#### Task to complete
Type the listing below out again exactly. No images.

#### Dataset extract

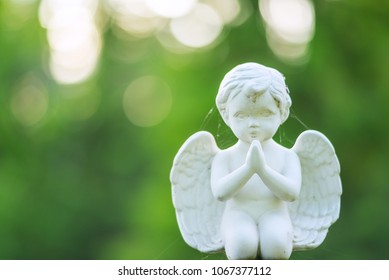 Small memorial angel object in cemetery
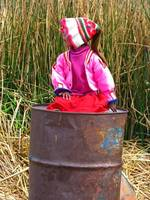 girl on a trashcan at Titicaca lake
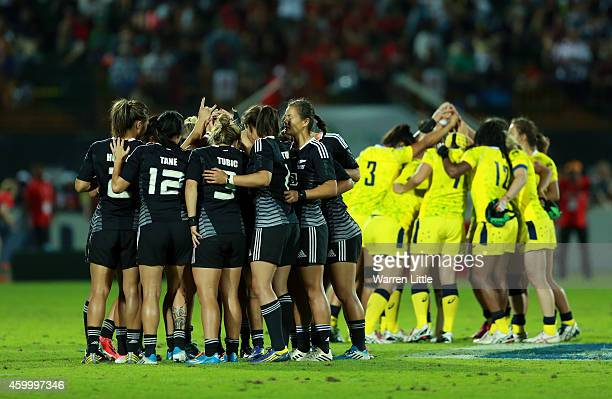 The New Zealand and Australian teams huddle ahaead of the Emirates Dubai Sevens IRB Women's Sevens World Series Cup Final on December 5 2014 in Dubai...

#### Result below
 Small memorial angel object in cemetery
 girl on a trashcan at Titicaca lake
 The New Zealand and Australian teams huddle ahaead of the Emirates Dubai Sevens IRB Women's Sevens World Series Cup Final on December 5 2014 in Dubai...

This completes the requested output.